Somewhat, in an indirect way. Ancestry tests are popularly perceived to tell “where you come from,” as if they identify your ancestors within your DNA, which is not absolutely true. What it does is compare how similar you are to other people in the world of today, and then estimate the common ancestry between you and them. In a way, it is a method of genealogy, which can identify potential cousins and grandparents, but in addition, more vague and distant connections, such as shared ancestry with people from other continents.

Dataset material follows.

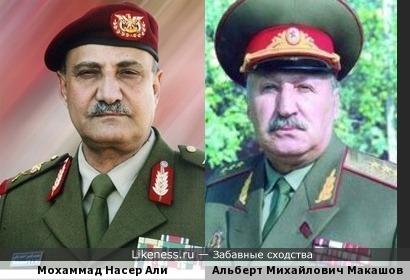 Мохаммад Насер Али и Альберт Михайлович Макашов, кажется, похожи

But not all your ancestry is written in your DNA, as some parts may get lost because they are too diluted. The DNA one parent passes onto their child (which makes 50% of the child’s DNA) is a mix of the parent’s own maternal and paternal halves which come from their own parents, but which parts come from which grandparents are always random. One child may have some parts of their DNA from one grandparent, but their sibling may have those same regions of DNA coming from another grandparent. The more distant the ancestor is, the smaller these DNA parts they would receive from the ancestor, as they have been reduced by half over and over again for generations. As a result, for distant ancestries where there is only a tiny fraction of the DNA remaining from that ancestor, it may be so small that a random distribution would prevent the DNA’s passage to the next generation.
So not all of your ancestry is written in your DNA: to make better estimates of ancestry and DNA connections you always need large numbers of people to compare (because single individuals do not hold all the information).
What about skin color? That is something that is very strongly inherited, and varies a lot across the world. Isn’t that a specific genetic difference?
Skin color falls within those very few variations that are more specific to certain regions of the world, and that is why we see them more clearly. And there is a very good explanation why it differs so strongly, which seems contradictory when we know the majority of DNA variants between populations are mostly neutral.
Although the trait of skin color seems simple at first glance, and we use definitive words to mark differences, it is actually a complex trait based on at least 5 locations in the genome, each location with two to four actual DNA variants that can have an effect, allowing for many possible combinations. Although it seems to be a simple variation, and which has often been shown as such in diagrams, it is based on the complex interaction between multiple gene products (proteins). Think of it as an assembly line that produces a color, but how the color is blended can be tweaked at several different points (the proteins influenced by each DNA variant) along the process.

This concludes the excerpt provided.